[START OF Supplied data]

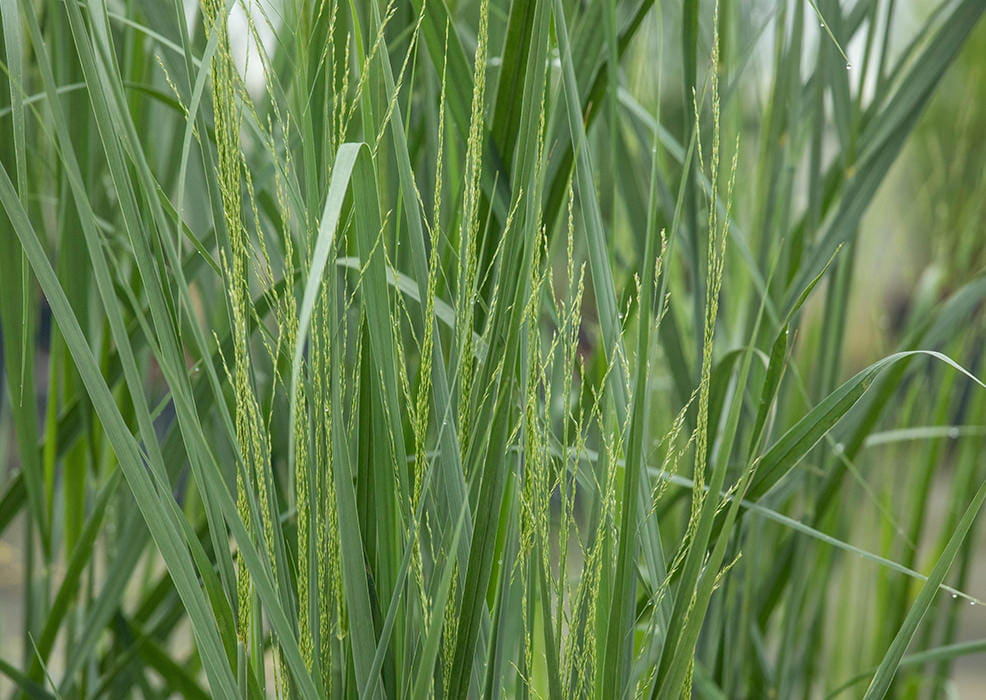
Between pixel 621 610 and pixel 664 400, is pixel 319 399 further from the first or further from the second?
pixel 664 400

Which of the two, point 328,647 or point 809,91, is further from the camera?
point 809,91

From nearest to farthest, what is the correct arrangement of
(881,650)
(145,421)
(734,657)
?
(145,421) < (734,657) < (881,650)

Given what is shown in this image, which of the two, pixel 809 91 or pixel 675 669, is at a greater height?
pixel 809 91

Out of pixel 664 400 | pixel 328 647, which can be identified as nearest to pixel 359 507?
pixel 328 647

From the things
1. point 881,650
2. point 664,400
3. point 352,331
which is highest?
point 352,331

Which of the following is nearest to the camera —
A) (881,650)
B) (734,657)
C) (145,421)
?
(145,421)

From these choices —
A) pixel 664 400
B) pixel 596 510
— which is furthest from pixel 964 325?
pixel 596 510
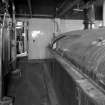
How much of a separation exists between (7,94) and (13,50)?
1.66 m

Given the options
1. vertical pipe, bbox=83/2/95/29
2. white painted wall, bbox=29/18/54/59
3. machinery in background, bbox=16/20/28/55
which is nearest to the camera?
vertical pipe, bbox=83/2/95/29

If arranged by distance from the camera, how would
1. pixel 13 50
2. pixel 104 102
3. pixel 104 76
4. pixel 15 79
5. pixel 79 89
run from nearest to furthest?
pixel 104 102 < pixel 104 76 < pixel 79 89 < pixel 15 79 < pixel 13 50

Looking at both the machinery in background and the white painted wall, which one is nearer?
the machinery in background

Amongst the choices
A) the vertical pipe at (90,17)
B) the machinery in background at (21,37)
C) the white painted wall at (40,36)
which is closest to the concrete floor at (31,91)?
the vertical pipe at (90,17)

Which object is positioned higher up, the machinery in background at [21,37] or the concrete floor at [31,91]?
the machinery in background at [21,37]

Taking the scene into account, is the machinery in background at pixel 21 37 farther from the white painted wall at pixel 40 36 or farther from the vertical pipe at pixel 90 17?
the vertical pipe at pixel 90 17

[END OF Supplied data]

## [Aim]
Rewrite every line of the entries above as one numbered list, leaving out blank lines and the picture markers.

## [Complete answer]
1. Between pixel 621 610 and pixel 664 400, is pixel 319 399 further from the first or further from the second?
2. pixel 664 400
3. Which of the two, point 328,647 or point 809,91, is further from the camera?
4. point 809,91
5. From nearest to farthest, what is the correct arrangement of
6. (881,650)
7. (145,421)
8. (734,657)
9. ?
10. (145,421) < (734,657) < (881,650)
11. Given what is shown in this image, which of the two, pixel 809 91 or pixel 675 669, is at a greater height?
12. pixel 809 91
13. Out of pixel 664 400 | pixel 328 647, which can be identified as nearest to pixel 359 507?
14. pixel 328 647
15. From the things
16. 1. point 881,650
17. 2. point 664,400
18. 3. point 352,331
19. which is highest?
20. point 352,331
21. Which of the following is nearest to the camera —
22. A) (881,650)
23. B) (734,657)
24. C) (145,421)
25. ?
26. (145,421)
27. From these choices —
28. A) pixel 664 400
29. B) pixel 596 510
30. — which is furthest from pixel 964 325?
31. pixel 596 510
32. How much of a separation exists between (7,94) and (13,50)?
33. 1.66 m
34. Given the options
35. 1. vertical pipe, bbox=83/2/95/29
36. 2. white painted wall, bbox=29/18/54/59
37. 3. machinery in background, bbox=16/20/28/55
38. which is nearest to the camera?
39. vertical pipe, bbox=83/2/95/29
40. If arranged by distance from the camera, how would
41. 1. pixel 13 50
42. 2. pixel 104 102
43. 3. pixel 104 76
44. 4. pixel 15 79
45. 5. pixel 79 89
46. run from nearest to furthest?
47. pixel 104 102 < pixel 104 76 < pixel 79 89 < pixel 15 79 < pixel 13 50
48. Looking at both the machinery in background and the white painted wall, which one is nearer?
49. the machinery in background
50. Amongst the choices
51. A) the vertical pipe at (90,17)
52. B) the machinery in background at (21,37)
53. C) the white painted wall at (40,36)
54. which is closest to the concrete floor at (31,91)?
55. the vertical pipe at (90,17)
56. Which object is positioned higher up, the machinery in background at [21,37] or the concrete floor at [31,91]?
57. the machinery in background at [21,37]
58. Taking the scene into account, is the machinery in background at pixel 21 37 farther from the white painted wall at pixel 40 36 or farther from the vertical pipe at pixel 90 17?
59. the vertical pipe at pixel 90 17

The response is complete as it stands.